Number of antibiotic-resistance (ABR) genes in recurrent Clostridium difficile infection (RCDI) and donor stool samples pre and post fecal microbiota transplantation (FMT). Metagenomic data was aligned using Bowtie2 to the Comprehensive Antibiotic Resistance Database (http://arpcard.mcmaster.ca) to detect ABR genes. A, RCDI patients at baseline (before FMT [BFT]) had increased numbers of ABR genes compared with the donors and healthy controls (HC). B, Following successful FMT, the number of detected ABR genes decreased in the RCDI patients and this was maintained over time. All patients had a post-FMT (PFT) sample taken between 1–4 weeks following FMT (Group 1: n = 11); 9 patients had a sample taken between 4 and 8 weeks following FMT (Group 2: n = 9); 7 patients had a sample taken between 8 and 22 weeks following FMT and 2 patients had a 1 year PFT sample (Combined in Group 3).
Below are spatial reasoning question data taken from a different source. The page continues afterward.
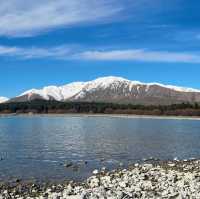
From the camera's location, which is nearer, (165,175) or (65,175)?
(165,175)

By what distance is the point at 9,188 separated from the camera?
89.9ft

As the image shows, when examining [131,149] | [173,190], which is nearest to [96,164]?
[131,149]

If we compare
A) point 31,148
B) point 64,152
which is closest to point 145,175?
point 64,152

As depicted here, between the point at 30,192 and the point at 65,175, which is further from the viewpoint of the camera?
the point at 65,175

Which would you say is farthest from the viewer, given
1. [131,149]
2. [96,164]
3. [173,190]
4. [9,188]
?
[131,149]

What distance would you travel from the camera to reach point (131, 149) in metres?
54.9

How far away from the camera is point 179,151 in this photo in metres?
53.5

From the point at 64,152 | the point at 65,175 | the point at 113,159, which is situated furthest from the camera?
the point at 64,152

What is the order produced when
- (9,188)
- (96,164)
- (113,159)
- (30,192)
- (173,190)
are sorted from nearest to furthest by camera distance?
(173,190) → (30,192) → (9,188) → (96,164) → (113,159)

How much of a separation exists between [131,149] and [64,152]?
8733 mm

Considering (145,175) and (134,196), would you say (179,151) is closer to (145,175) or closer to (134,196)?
(145,175)

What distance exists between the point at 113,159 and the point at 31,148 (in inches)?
578

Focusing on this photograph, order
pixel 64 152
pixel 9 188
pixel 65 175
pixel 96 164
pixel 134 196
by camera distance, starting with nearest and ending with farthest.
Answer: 1. pixel 134 196
2. pixel 9 188
3. pixel 65 175
4. pixel 96 164
5. pixel 64 152

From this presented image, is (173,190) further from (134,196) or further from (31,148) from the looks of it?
(31,148)
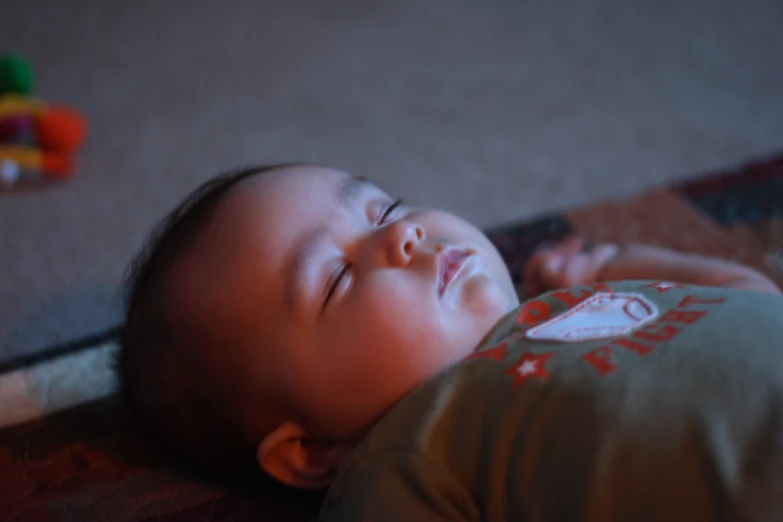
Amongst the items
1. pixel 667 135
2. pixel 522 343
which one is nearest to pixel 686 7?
pixel 667 135

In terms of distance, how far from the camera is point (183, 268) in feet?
2.36

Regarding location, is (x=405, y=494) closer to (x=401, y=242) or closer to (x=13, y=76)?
(x=401, y=242)

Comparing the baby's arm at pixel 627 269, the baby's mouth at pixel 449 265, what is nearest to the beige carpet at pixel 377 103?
the baby's arm at pixel 627 269

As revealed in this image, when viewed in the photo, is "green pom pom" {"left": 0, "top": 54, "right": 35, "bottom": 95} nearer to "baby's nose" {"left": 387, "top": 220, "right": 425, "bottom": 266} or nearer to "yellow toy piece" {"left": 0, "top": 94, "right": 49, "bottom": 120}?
"yellow toy piece" {"left": 0, "top": 94, "right": 49, "bottom": 120}

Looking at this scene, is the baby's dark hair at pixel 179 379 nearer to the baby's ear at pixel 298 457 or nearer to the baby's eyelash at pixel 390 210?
the baby's ear at pixel 298 457

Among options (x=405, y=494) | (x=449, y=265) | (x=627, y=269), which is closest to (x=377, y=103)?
(x=627, y=269)

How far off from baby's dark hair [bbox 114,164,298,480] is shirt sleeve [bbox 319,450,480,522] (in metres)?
0.13

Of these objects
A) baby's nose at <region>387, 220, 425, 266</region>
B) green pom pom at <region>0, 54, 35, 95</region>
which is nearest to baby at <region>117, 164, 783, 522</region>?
baby's nose at <region>387, 220, 425, 266</region>

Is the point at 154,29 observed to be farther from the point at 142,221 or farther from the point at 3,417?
the point at 3,417

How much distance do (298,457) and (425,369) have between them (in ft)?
0.46

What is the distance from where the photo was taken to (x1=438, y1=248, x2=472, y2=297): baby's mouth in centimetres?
72

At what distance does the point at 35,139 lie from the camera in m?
1.43

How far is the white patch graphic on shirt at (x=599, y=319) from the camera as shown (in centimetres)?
66

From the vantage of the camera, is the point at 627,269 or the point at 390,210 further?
the point at 627,269
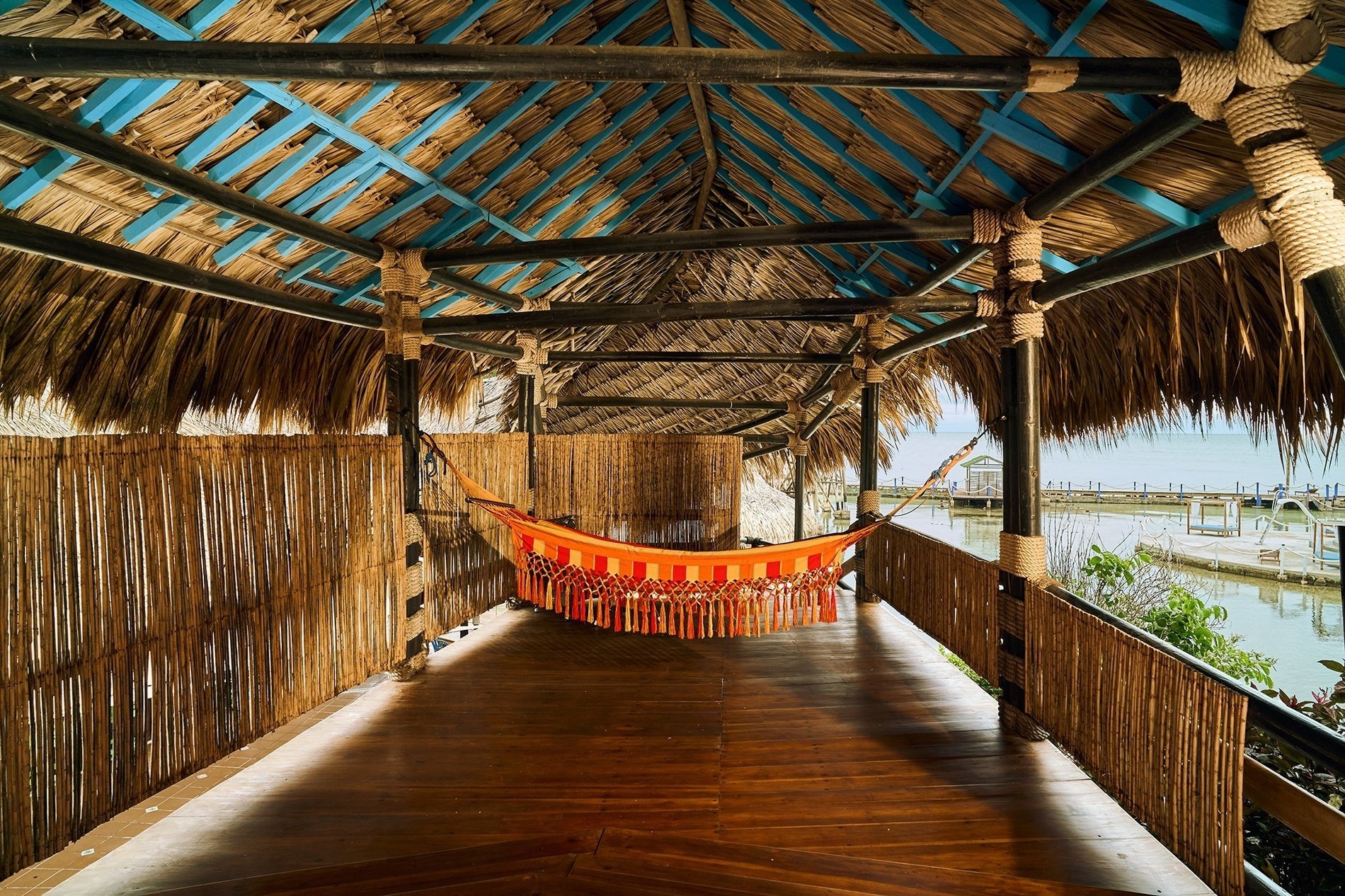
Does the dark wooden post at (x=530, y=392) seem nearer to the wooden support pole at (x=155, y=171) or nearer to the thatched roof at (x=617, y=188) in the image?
the thatched roof at (x=617, y=188)

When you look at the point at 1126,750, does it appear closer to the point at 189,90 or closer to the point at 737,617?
the point at 737,617

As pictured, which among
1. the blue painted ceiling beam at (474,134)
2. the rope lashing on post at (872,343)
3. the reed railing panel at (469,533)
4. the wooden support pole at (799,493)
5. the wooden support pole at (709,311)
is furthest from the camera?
the wooden support pole at (799,493)

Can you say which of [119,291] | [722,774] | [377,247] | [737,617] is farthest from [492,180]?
[722,774]

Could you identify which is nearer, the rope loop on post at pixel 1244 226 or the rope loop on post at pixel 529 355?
the rope loop on post at pixel 1244 226

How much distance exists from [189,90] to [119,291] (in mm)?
1105

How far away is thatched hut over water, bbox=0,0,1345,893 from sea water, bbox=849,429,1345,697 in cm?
66

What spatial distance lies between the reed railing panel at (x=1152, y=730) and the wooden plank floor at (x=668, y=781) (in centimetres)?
17

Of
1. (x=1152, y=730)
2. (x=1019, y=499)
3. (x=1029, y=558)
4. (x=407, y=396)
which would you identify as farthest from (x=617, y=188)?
(x=1152, y=730)

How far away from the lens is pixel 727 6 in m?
2.33

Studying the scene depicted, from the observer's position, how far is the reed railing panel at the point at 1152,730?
1.31 meters

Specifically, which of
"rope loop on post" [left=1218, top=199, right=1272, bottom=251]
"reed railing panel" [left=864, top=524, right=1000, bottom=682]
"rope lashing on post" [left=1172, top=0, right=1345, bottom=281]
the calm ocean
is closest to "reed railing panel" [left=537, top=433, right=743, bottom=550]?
"reed railing panel" [left=864, top=524, right=1000, bottom=682]

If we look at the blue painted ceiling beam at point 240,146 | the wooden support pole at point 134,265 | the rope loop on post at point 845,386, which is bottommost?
the rope loop on post at point 845,386

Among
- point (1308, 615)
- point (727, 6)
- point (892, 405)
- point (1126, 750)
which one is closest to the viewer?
point (1126, 750)

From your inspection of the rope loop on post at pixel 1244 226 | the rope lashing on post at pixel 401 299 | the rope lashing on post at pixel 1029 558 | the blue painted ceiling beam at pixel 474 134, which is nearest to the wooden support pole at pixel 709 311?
the rope lashing on post at pixel 401 299
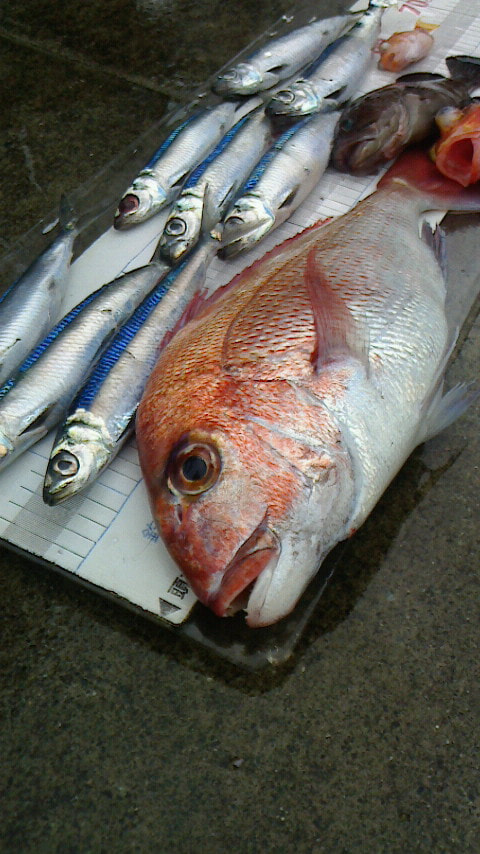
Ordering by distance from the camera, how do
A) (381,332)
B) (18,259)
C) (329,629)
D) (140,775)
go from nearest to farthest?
(140,775) → (329,629) → (381,332) → (18,259)

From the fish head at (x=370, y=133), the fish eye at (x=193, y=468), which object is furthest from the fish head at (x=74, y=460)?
the fish head at (x=370, y=133)

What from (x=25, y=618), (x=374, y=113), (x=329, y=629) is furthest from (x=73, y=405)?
(x=374, y=113)

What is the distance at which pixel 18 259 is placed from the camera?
120 inches

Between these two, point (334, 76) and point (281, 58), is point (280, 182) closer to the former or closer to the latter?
point (334, 76)

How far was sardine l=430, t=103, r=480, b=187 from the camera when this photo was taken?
2.90 metres

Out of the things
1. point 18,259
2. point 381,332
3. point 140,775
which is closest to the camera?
point 140,775

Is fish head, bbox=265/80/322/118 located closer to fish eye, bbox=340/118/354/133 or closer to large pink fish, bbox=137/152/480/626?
fish eye, bbox=340/118/354/133

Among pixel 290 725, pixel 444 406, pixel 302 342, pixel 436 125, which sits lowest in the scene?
pixel 290 725

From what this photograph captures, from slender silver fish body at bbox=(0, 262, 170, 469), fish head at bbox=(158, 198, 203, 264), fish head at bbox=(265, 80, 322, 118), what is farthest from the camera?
fish head at bbox=(265, 80, 322, 118)

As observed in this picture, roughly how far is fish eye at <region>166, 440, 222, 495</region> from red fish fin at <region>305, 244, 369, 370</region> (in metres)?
0.42

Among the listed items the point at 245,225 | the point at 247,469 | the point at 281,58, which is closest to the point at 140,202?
the point at 245,225

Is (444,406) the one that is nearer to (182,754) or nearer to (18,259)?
(182,754)

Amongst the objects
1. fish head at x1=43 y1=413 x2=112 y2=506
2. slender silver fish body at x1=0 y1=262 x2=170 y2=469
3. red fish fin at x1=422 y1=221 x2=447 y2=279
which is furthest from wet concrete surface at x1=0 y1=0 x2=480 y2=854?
red fish fin at x1=422 y1=221 x2=447 y2=279

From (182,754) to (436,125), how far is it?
9.11 feet
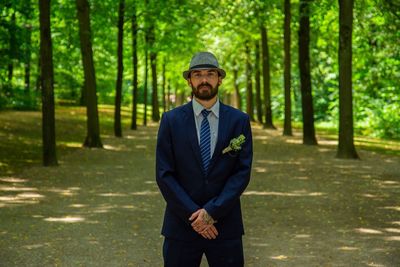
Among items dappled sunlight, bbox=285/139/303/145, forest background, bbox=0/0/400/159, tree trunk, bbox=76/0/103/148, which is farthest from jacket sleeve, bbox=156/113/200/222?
dappled sunlight, bbox=285/139/303/145

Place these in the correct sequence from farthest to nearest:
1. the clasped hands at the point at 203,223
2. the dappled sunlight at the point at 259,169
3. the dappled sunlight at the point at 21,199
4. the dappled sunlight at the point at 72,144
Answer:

C, In the patients which did not respond to the initial FMT, there was no decrease seen in the number of ABR genes following the first FMT (PFT1). In this cohort, a decrease in the number of ABR genes was seen following the second FMT and this was maintained over time. All patients had a post-FMT (PFMT1) taken between 1–3 weeks following FMT2 (Group 1: n = 9); 4 patients had a sample taken between 3 and 12 weeks following FMT2 and 2 patients had a 28 week follow-up (Combined in Group 2: n = 6). Healthy cohort: n = 87; Donor cohort: n = 29; Single FMT Cohort: n = 11; Repeated FMT Cohort n = 9. Whiskers denote mean with the standard deviation. *P-value <.05; **P-value <.005; **P-value <.0001.

Figure 4.

Relative abundance of antibiotic resistance (ABR) gene types assigned to antibiotic class resistance in recurrent Clostridium difficile infection (RCDI) patients and donors prior to fecal microbiota transplantation (FMT). Identified ABR genes were classified according to Comprehensive Antibiotic Resistance Database (http://arpcard.mcmaster.ca). Genes that confer resistance to multiple antibiotics were included in the analysis. A, The RCDI patients had a greater diversity of ABR gene classes compared with donors. B, Venn diagram showing the shared and unique ABR genes in the RCDI patients and donors. C, Venn diagram showing the shared and unique ABR gene classes in the RCDI patients and donors. Green: single FMT cohort; blue: repeated FMT cohort; red: donors. Donor cohort: n = 29; Single FMT Cohort: n = 11; Repeat FMT Cohort n = 9.

Figure 5.

Pearson similarity index of donors over time and recurrent Clostridium difficile infection (RCDI) patients to donors. Samples were analyzed using a DNA microarray. A, Donors retained a high degree of similarity to their own samples over their donation time period. Donor 1 = 18 months; Donor 2 = 12 months; Donor 3 = 7 months (B) Percent similarity of the single fecal microbiota transplantation (FMT) recipient samples at those time points (1 = 1–4 weeks; 2 = 8–52 weeks post FMT [PFT]) to their respective donor. Following FMT, the similarity of the RCDI patients increased to more closely resemble the donors; ****P-value <.0001 calculated using paired t-test; ***P-value =.0005 calculated using Mann–Whitney test. C, Percent similarity of the repeated FMT recipient samples at those time points to the respective donor of the most recent FMT (PFT1: 1–2 weeks; PFT2: 3–28 weeks); *P-value <.05; **P-value <.005 both calculated using Mann–Whitney test. Whiskers denote mean with the standard deviation. Abbreviation: BFT, before FMT.